Le théâtre est une destination naturelle pour ce « touche-à-tout » qui aime se mettre en scène. Chansonnier, Deret a parfois été chanté par d’autres, mais les deux albums qu’il a commis s’intitulent sobrement « Deret chante Deret », comme son prochain spectacle au chalet Larousse, le 19 juin. Aussi a-t-il écrit pour lui-même des pièces de théâtre, comme Samuel dans l’île en 2005, tout en écrivant aussi, pour d’autres, des rôles où se mêlent l’amour du bon mot, l’irrévérence de l’« anar » provocateur et le goût, tout simplement, d’une certaine conception de l’imagination à l’œuvre, dressée comme un rempart à l’esprit de sérieux.
première partie
THIERRY LA FRONDE
Jean-Claude Deret, vous avez passé neuf ans au Canada pour y exercer votre métier de comédien. Pourquoi avez-vous quitté la France ?
On avait proposé un contrat de cabaret à Roger Pierre et Jean-Marc Thibaut à Montréal. C’était signé mais au dernier moment ils furent engagés pour un film. Pour honorer le contrat, on leur substitua deux comédiens amis, Jean-Claude Deret et Robert Rollis, ainsi qu’une comédienne, Solange Certain. Séduit par le Canada (et les Canadiennes), je résolus de retourner au Québec J’y restai plus de dix ans.

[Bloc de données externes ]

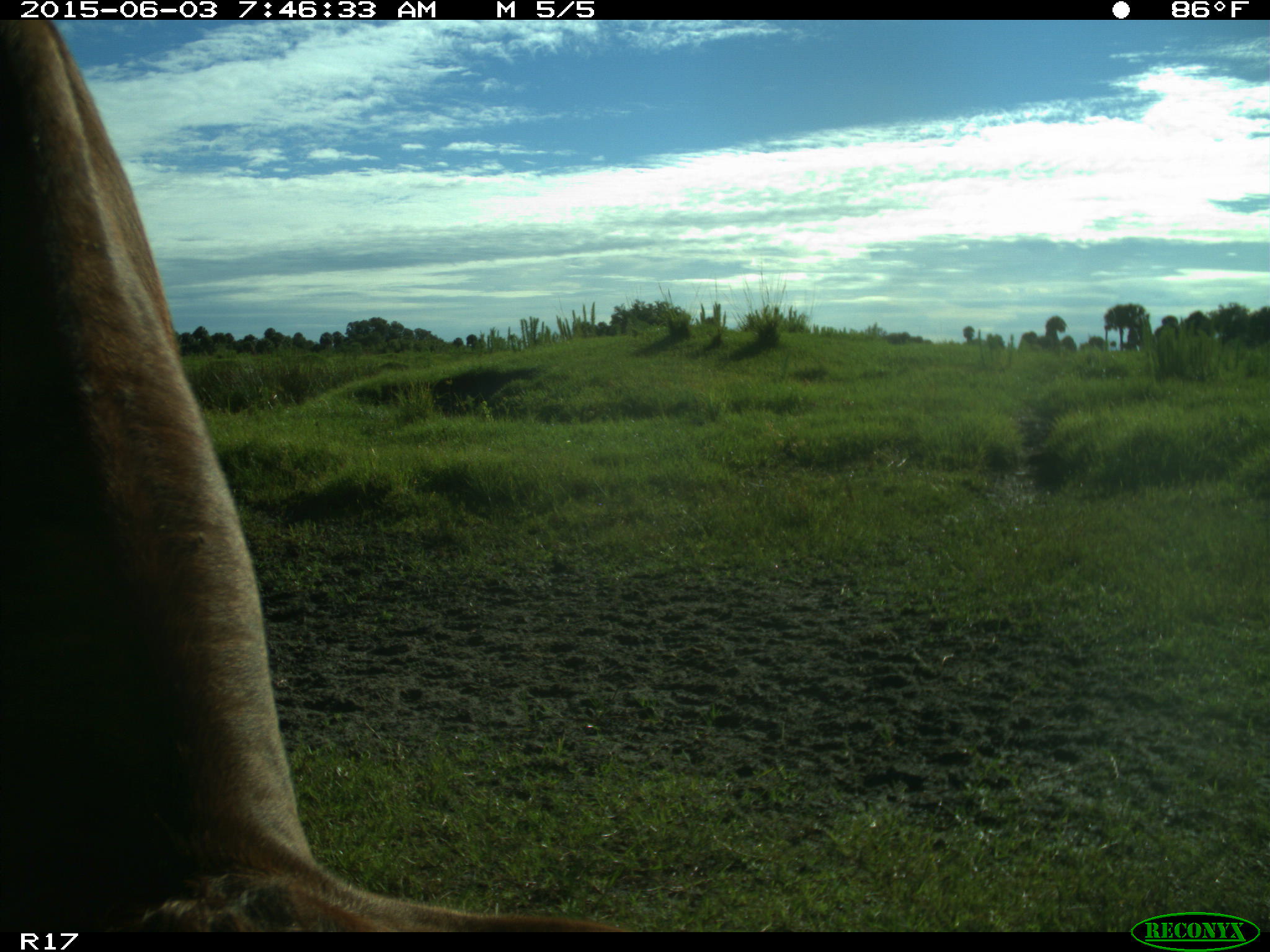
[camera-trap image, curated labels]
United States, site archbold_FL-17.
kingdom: Animalia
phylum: Chordata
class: Mammalia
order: Artiodactyla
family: Bovidae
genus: Bos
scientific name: Bos taurus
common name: domestic cow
Bos taurus (domestic cow).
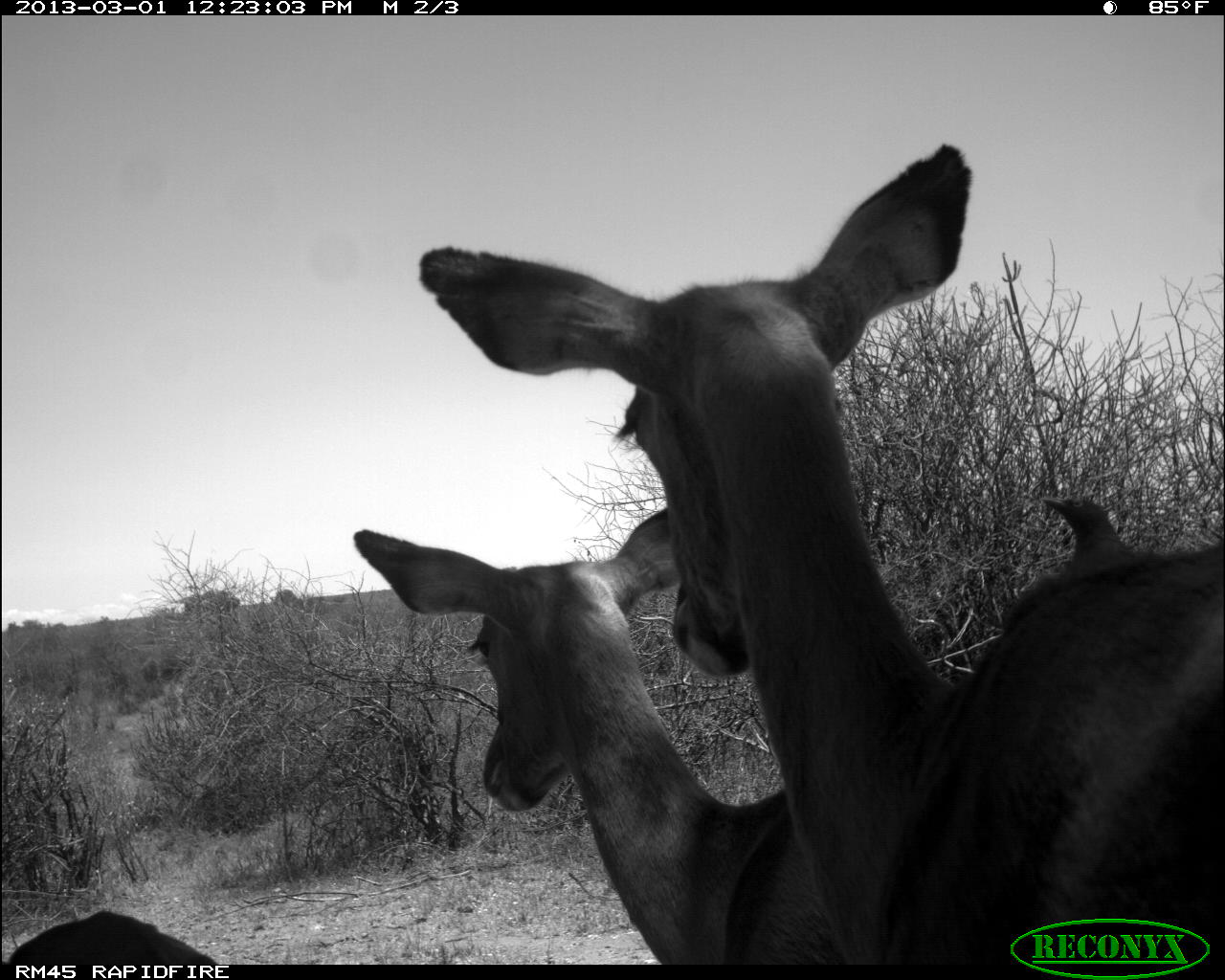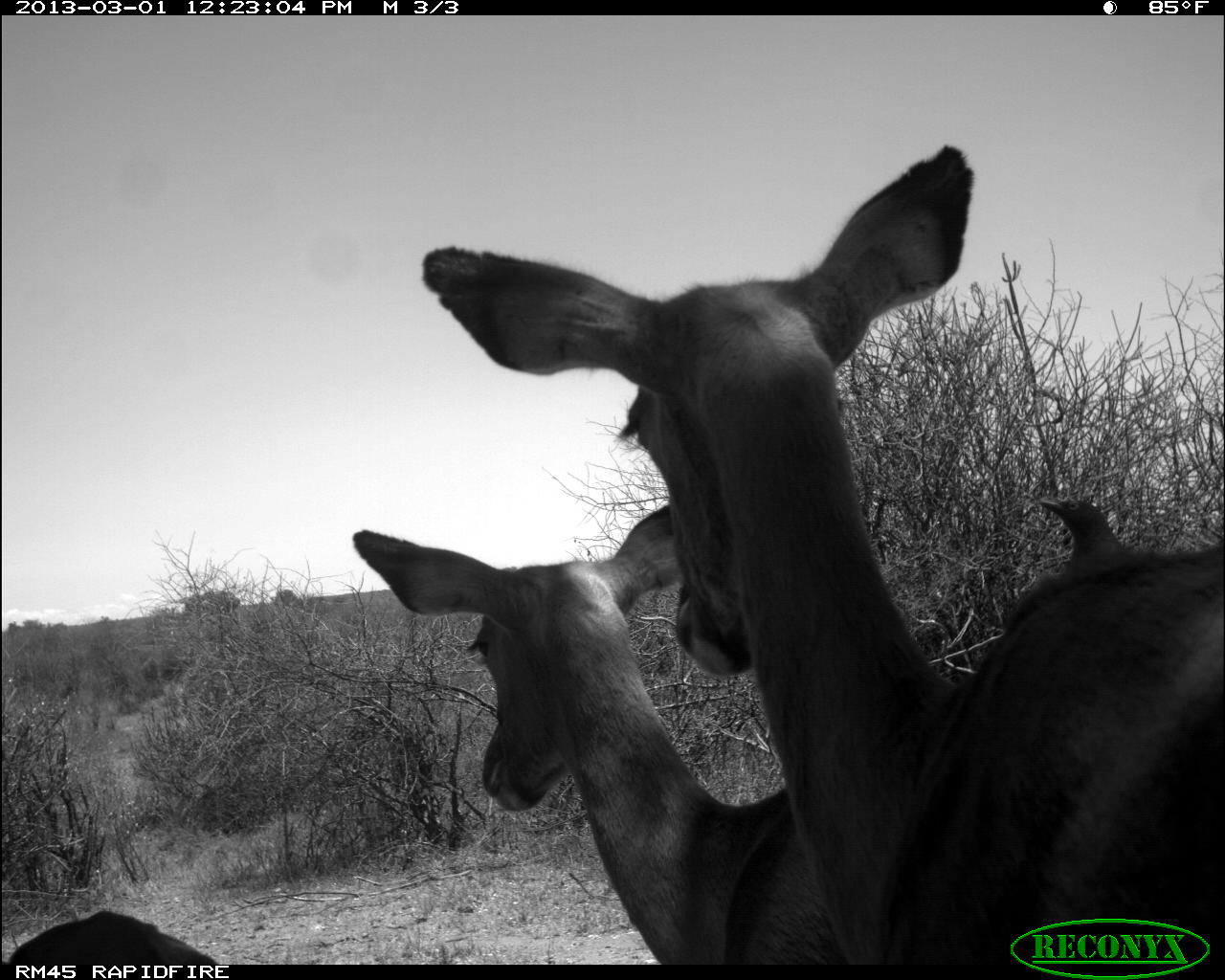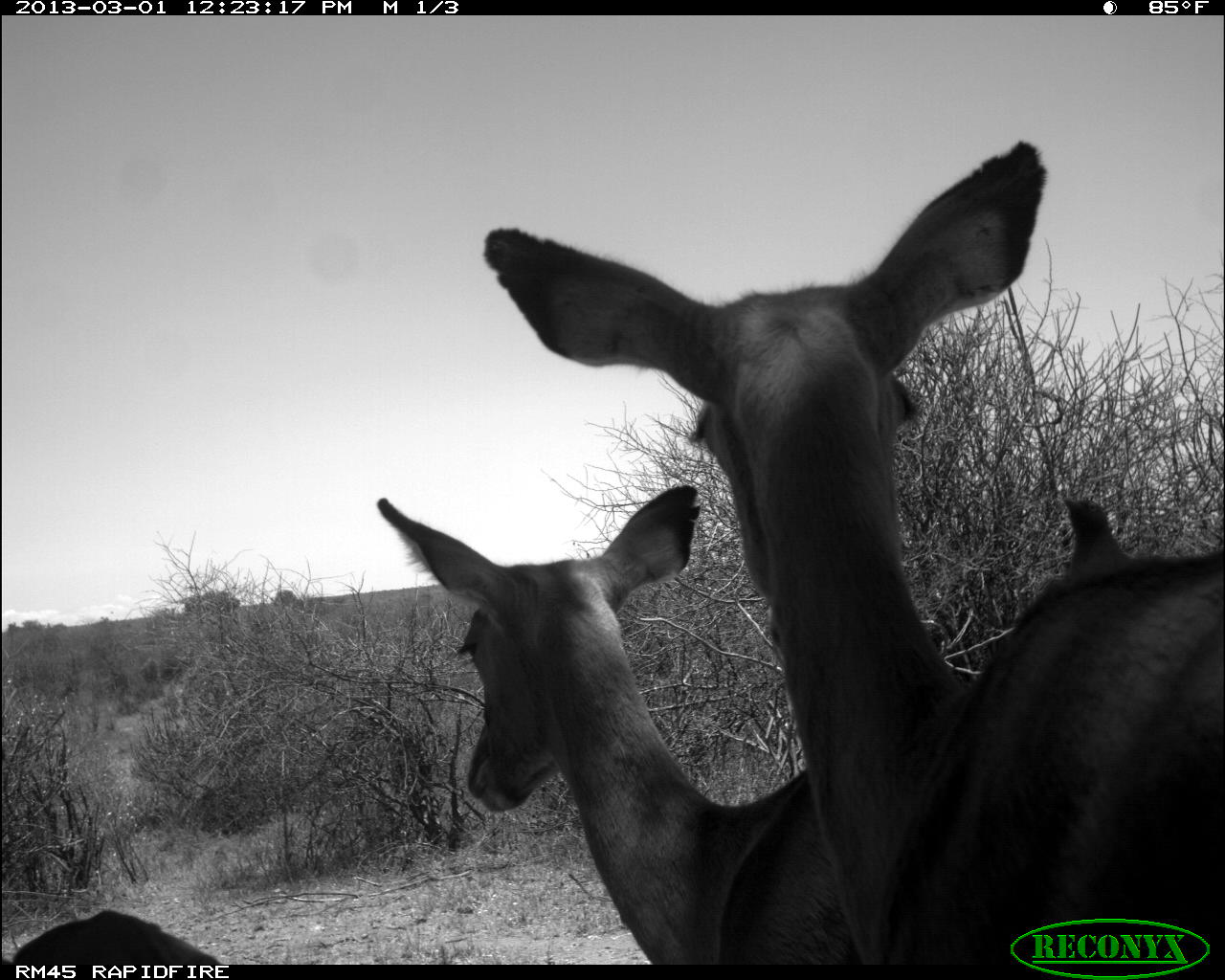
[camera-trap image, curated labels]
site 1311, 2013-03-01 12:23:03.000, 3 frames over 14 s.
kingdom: Animalia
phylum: Chordata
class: Mammalia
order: Artiodactyla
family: Bovidae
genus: Aepyceros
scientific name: Aepyceros melampus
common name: impala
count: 3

Là-bas, avez-vous confié au magazine Télé 7 Jours, vous avez vu les séries anglo-saxonnes (Ivanhoé, Guillaume Tell...) que vous alliez retrouver à la télévision française à votre retour. Et, revenu en France justement, vous auriez décidé que la télévision française pouvait elle aussi tirer de son Histoire une série populaire. Est-ce bien ainsi que les choses se passèrent et faut-il voir dans l'affrontement Thierry - Anglais une traduction littérale de cette volonté de donner aux séries anglo-saxonnes un concurrent français ?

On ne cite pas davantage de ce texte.